#### Exercise instructions:
For this exercise, set down all the records exactly as given.

(Saved data entries)
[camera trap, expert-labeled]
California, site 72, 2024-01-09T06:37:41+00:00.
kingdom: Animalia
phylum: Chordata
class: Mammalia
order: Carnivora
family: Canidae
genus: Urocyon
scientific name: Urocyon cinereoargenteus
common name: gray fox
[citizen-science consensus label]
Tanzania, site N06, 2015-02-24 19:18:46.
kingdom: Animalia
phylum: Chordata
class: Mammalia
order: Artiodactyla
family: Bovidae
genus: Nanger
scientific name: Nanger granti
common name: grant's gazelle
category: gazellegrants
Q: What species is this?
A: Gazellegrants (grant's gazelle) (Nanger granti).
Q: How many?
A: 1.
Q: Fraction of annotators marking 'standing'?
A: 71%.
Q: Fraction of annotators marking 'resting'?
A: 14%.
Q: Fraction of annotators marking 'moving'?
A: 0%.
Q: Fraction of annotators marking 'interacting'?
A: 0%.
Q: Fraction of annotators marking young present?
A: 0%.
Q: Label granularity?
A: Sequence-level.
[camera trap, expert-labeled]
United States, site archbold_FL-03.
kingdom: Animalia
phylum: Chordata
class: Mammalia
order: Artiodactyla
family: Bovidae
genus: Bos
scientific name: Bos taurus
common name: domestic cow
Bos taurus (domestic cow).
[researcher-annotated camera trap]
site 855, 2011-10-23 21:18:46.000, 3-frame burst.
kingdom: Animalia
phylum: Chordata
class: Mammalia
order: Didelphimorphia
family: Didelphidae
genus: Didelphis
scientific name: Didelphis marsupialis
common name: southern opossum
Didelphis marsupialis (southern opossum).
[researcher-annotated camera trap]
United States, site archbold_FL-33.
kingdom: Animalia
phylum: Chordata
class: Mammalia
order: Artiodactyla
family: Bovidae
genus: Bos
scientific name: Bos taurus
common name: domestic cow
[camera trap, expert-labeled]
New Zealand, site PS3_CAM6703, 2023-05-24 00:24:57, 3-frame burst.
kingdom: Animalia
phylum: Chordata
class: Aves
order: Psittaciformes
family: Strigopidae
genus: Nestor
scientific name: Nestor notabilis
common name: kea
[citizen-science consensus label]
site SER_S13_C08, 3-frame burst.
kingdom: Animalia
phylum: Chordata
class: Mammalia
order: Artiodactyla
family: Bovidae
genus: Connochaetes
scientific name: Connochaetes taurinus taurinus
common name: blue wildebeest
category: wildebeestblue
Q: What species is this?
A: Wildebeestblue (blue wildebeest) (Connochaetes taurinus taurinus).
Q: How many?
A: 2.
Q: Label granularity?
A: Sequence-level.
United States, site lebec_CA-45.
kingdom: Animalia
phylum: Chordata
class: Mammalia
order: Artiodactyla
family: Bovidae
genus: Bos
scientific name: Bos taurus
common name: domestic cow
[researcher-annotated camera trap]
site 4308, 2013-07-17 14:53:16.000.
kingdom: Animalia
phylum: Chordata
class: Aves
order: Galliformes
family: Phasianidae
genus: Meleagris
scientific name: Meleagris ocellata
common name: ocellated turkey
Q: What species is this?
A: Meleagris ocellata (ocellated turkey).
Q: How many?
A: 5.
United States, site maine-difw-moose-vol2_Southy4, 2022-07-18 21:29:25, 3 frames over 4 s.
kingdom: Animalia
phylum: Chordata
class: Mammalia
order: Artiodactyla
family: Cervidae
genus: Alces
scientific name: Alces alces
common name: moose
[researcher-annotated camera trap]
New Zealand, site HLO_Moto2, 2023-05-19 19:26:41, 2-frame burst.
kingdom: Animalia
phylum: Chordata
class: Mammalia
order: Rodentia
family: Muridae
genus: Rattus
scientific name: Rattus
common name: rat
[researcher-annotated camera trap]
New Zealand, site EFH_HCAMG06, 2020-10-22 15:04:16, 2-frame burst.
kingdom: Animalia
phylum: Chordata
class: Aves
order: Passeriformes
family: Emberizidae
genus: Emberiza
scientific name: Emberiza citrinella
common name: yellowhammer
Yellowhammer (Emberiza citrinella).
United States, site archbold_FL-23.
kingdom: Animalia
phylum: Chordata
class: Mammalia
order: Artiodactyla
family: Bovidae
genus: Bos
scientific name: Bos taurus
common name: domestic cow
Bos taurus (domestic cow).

#### Solution for this task:
[camera trap, expert-labeled]
California, site 72, 2024-01-09T06:37:41+00:00.
kingdom: Animalia
phylum: Chordata
class: Mammalia
order: Carnivora
family: Canidae
genus: Urocyon
scientific name: Urocyon cinereoargenteus
common name: gray fox
[citizen-science consensus label]
Tanzania, site N06, 2015-02-24 19:18:46.
kingdom: Animalia
phylum: Chordata
class: Mammalia
order: Artiodactyla
family: Bovidae
genus: Nanger
scientific name: Nanger granti
common name: grant's gazelle
category: gazellegrants
Q: What species is this?
A: Gazellegrants (grant's gazelle) (Nanger granti).
Q: How many?
A: 1.
Q: Fraction of annotators marking 'standing'?
A: 71%.
Q: Fraction of annotators marking 'resting'?
A: 14%.
Q: Fraction of annotators marking 'moving'?
A: 0%.
Q: Fraction of annotators marking 'interacting'?
A: 0%.
Q: Fraction of annotators marking young present?
A: 0%.
Q: Label granularity?
A: Sequence-level.
[camera trap, expert-labeled]
United States, site archbold_FL-03.
kingdom: Animalia
phylum: Chordata
class: Mammalia
order: Artiodactyla
family: Bovidae
genus: Bos
scientific name: Bos taurus
common name: domestic cow
Bos taurus (domestic cow).
[researcher-annotated camera trap]
site 855, 2011-10-23 21:18:46.000, 3-frame burst.
kingdom: Animalia
phylum: Chordata
class: Mammalia
order: Didelphimorphia
family: Didelphidae
genus: Didelphis
scientific name: Didelphis marsupialis
common name: southern opossum
Didelphis marsupialis (southern opossum).
[researcher-annotated camera trap]
United States, site archbold_FL-33.
kingdom: Animalia
phylum: Chordata
class: Mammalia
order: Artiodactyla
family: Bovidae
genus: Bos
scientific name: Bos taurus
common name: domestic cow
[camera trap, expert-labeled]
New Zealand, site PS3_CAM6703, 2023-05-24 00:24:57, 3-frame burst.
kingdom: Animalia
phylum: Chordata
class: Aves
order: Psittaciformes
family: Strigopidae
genus: Nestor
scientific name: Nestor notabilis
common name: kea
[citizen-science consensus label]
site SER_S13_C08, 3-frame burst.
kingdom: Animalia
phylum: Chordata
class: Mammalia
order: Artiodactyla
family: Bovidae
genus: Connochaetes
scientific name: Connochaetes taurinus taurinus
common name: blue wildebeest
category: wildebeestblue
Q: What species is this?
A: Wildebeestblue (blue wildebeest) (Connochaetes taurinus taurinus).
Q: How many?
A: 2.
Q: Label granularity?
A: Sequence-level.
United States, site lebec_CA-45.
kingdom: Animalia
phylum: Chordata
class: Mammalia
order: Artiodactyla
family: Bovidae
genus: Bos
scientific name: Bos taurus
common name: domestic cow
[researcher-annotated camera trap]
site 4308, 2013-07-17 14:53:16.000.
kingdom: Animalia
phylum: Chordata
class: Aves
order: Galliformes
family: Phasianidae
genus: Meleagris
scientific name: Meleagris ocellata
common name: ocellated turkey
Q: What species is this?
A: Meleagris ocellata (ocellated turkey).
Q: How many?
A: 5.
United States, site maine-difw-moose-vol2_Southy4, 2022-07-18 21:29:25, 3 frames over 4 s.
kingdom: Animalia
phylum: Chordata
class: Mammalia
order: Artiodactyla
family: Cervidae
genus: Alces
scientific name: Alces alces
common name: moose
[researcher-annotated camera trap]
New Zealand, site HLO_Moto2, 2023-05-19 19:26:41, 2-frame burst.
kingdom: Animalia
phylum: Chordata
class: Mammalia
order: Rodentia
family: Muridae
genus: Rattus
scientific name: Rattus
common name: rat
[researcher-annotated camera trap]
New Zealand, site EFH_HCAMG06, 2020-10-22 15:04:16, 2-frame burst.
kingdom: Animalia
phylum: Chordata
class: Aves
order: Passeriformes
family: Emberizidae
genus: Emberiza
scientific name: Emberiza citrinella
common name: yellowhammer
Yellowhammer (Emberiza citrinella).
United States, site archbold_FL-23.
kingdom: Animalia
phylum: Chordata
class: Mammalia
order: Artiodactyla
family: Bovidae
genus: Bos
scientific name: Bos taurus
common name: domestic cow
Bos taurus (domestic cow).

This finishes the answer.